How to complete this task: Which lines of the data below include the string "camera"? Return each of them.

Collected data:
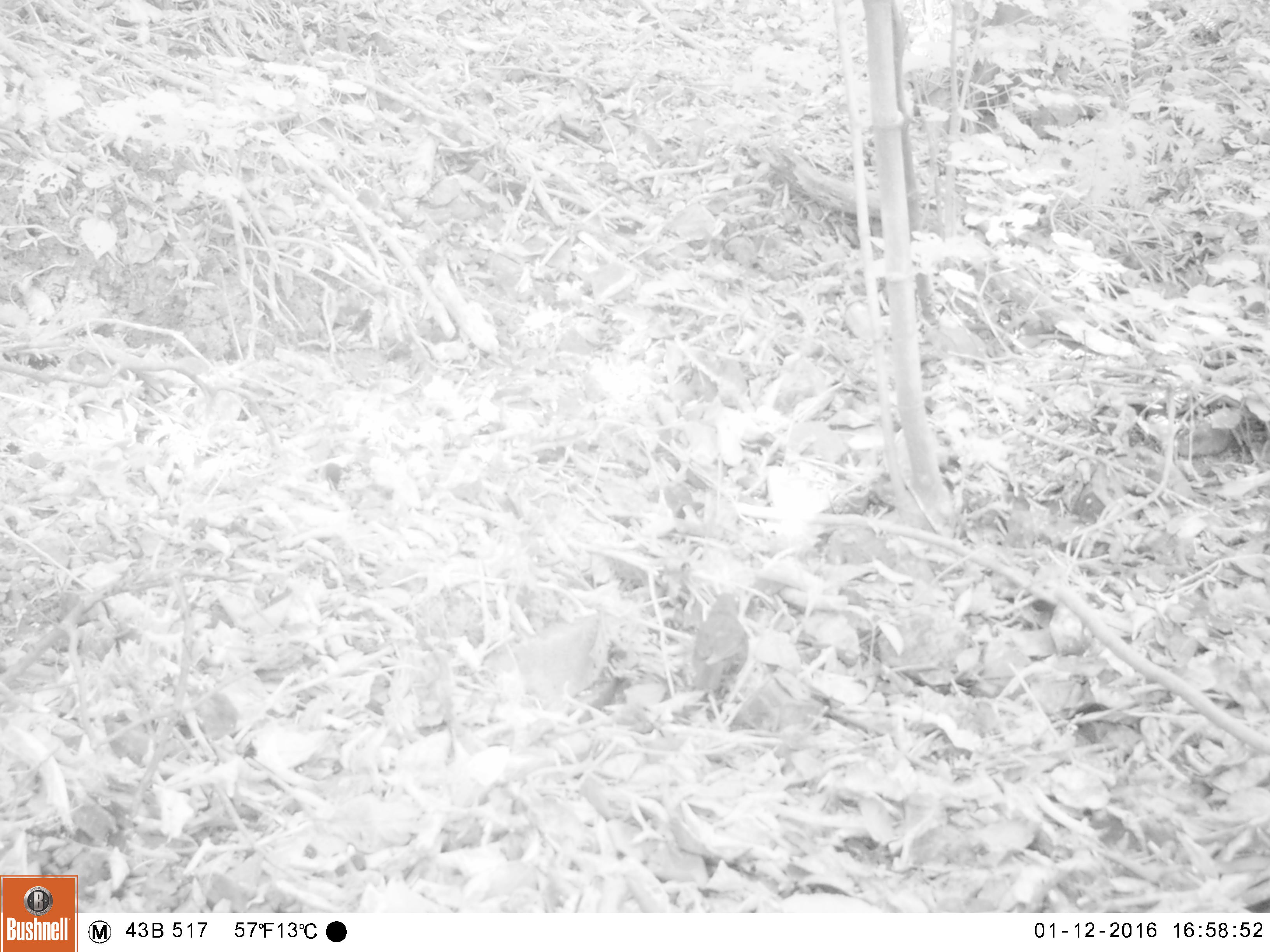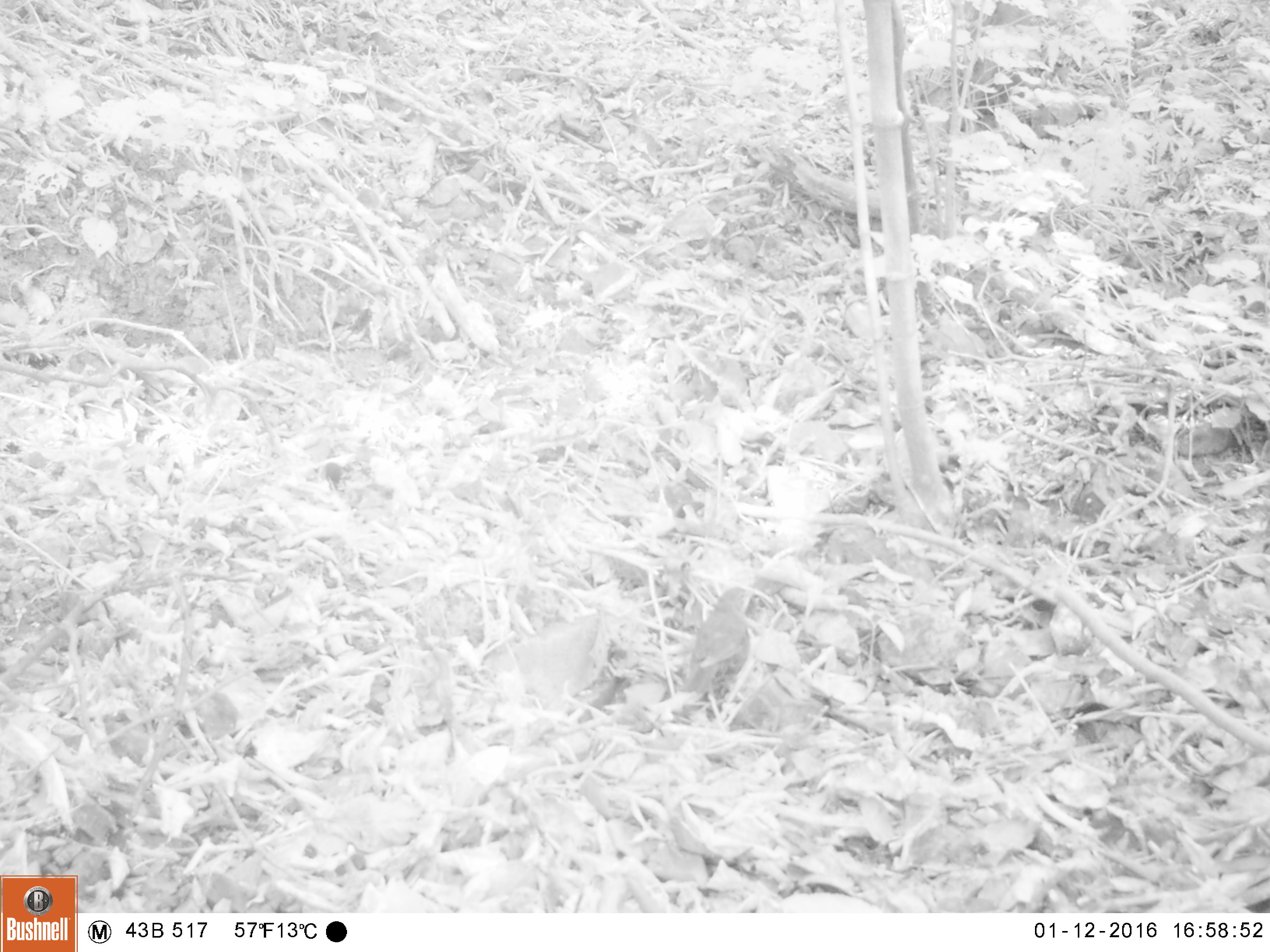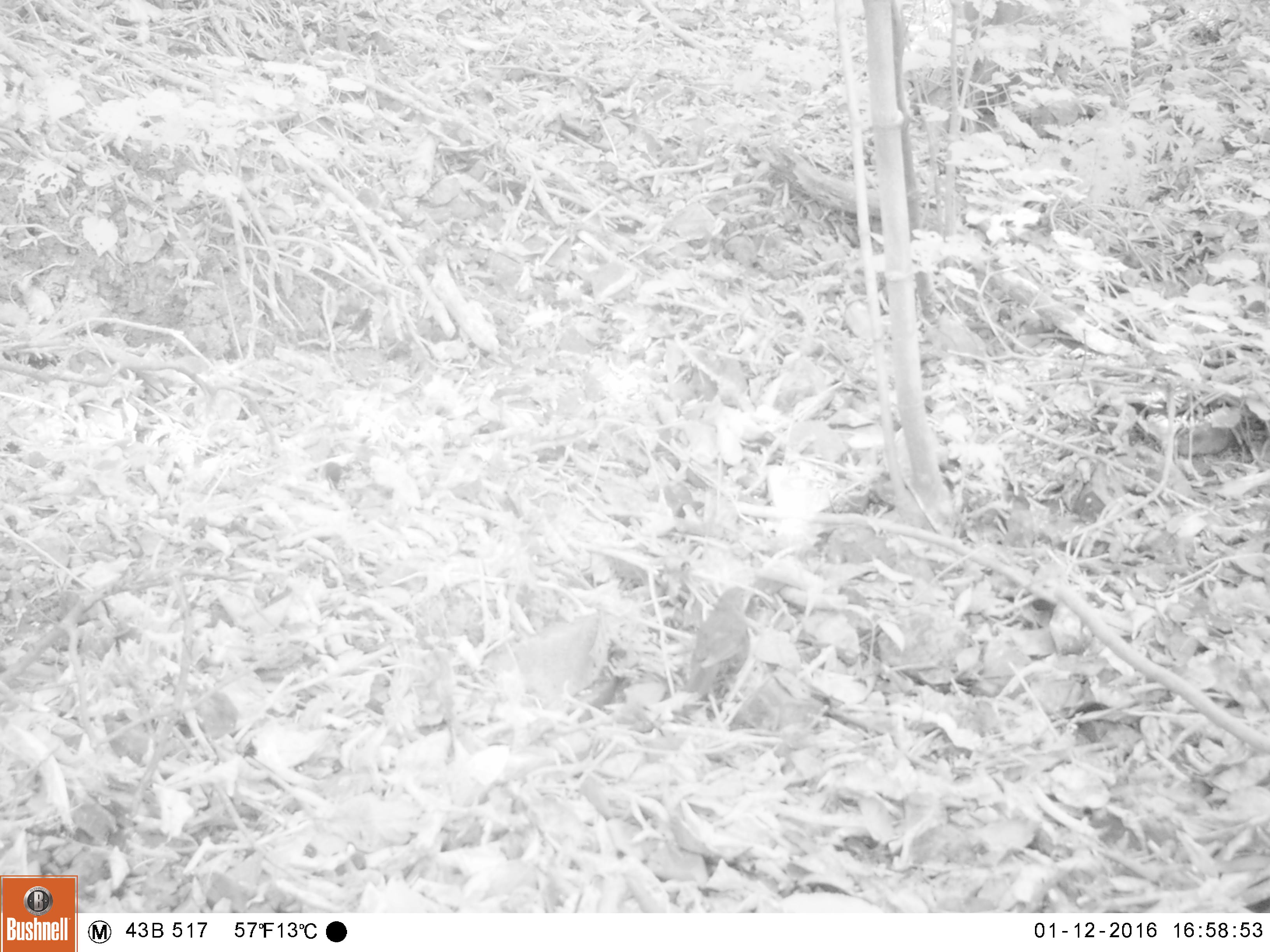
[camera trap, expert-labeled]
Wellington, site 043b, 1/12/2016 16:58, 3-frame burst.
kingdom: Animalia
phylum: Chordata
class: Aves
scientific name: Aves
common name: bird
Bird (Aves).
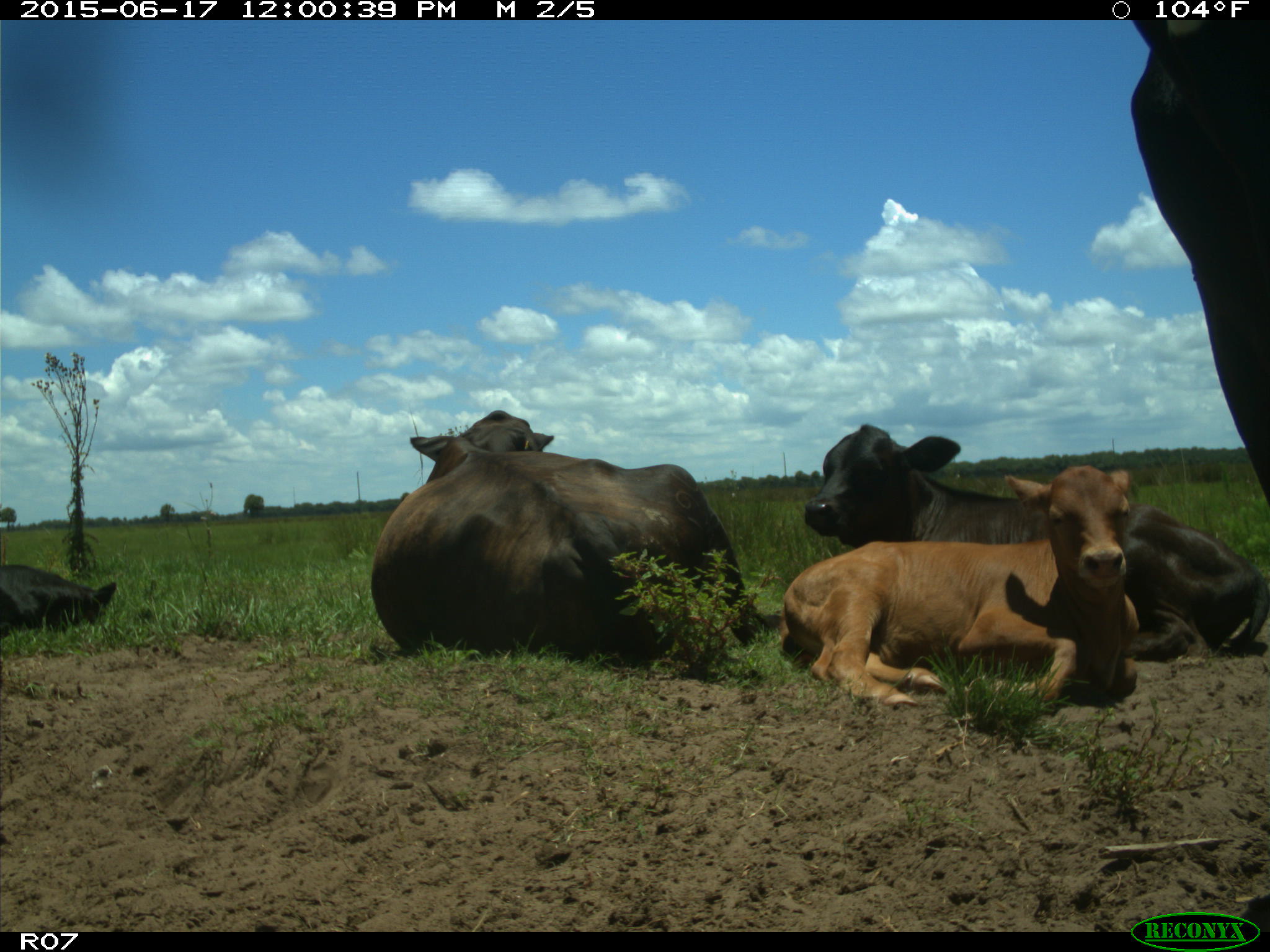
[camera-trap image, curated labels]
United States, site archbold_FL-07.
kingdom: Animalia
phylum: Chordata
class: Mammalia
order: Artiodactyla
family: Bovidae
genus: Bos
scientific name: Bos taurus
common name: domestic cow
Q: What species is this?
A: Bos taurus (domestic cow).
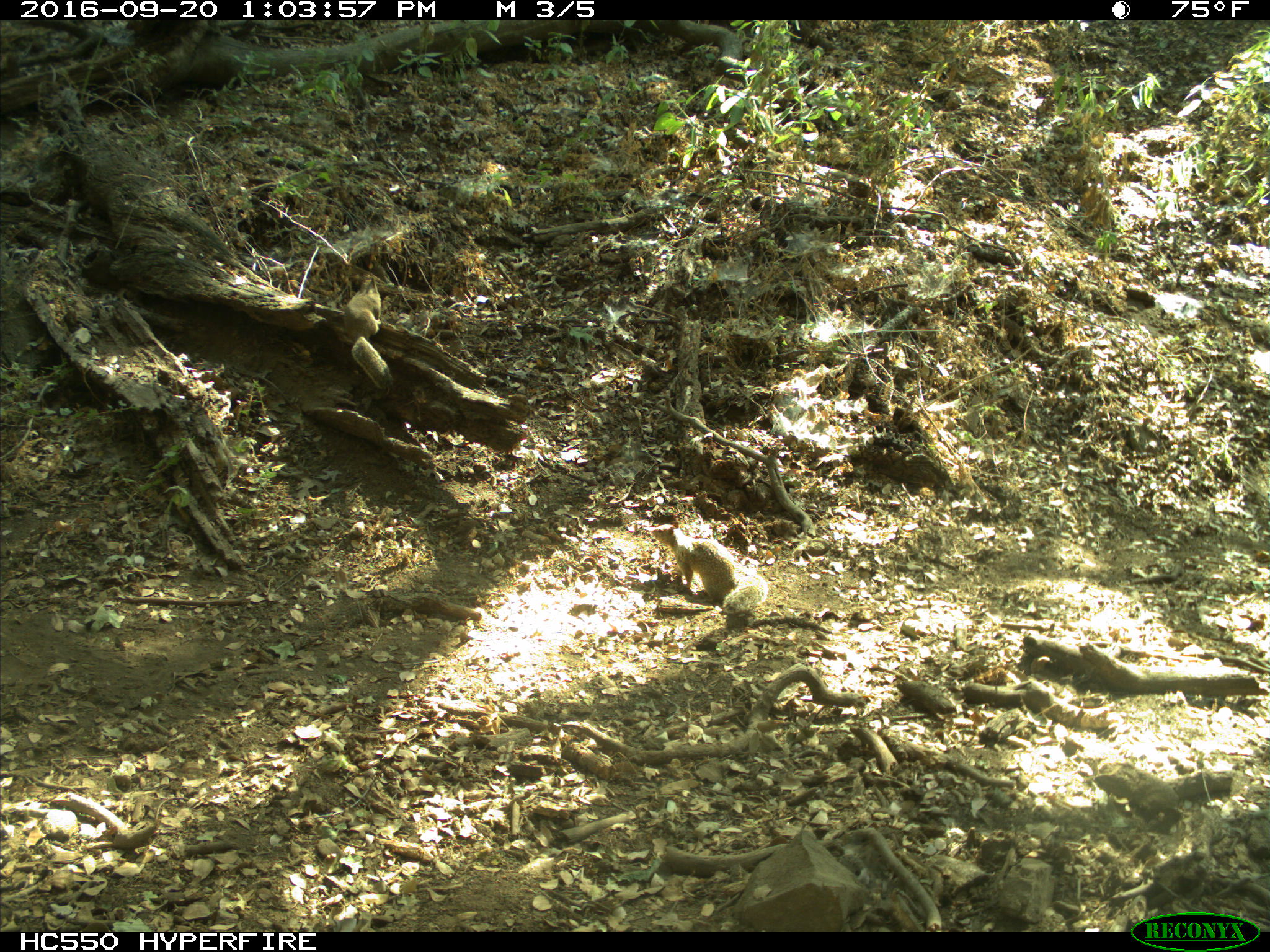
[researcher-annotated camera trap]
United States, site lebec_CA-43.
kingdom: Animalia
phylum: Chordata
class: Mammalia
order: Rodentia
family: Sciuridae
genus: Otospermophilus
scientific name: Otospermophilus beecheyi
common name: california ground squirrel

Task result:
[camera trap, expert-labeled]
[camera-trap image, curated labels]
[researcher-annotated camera trap]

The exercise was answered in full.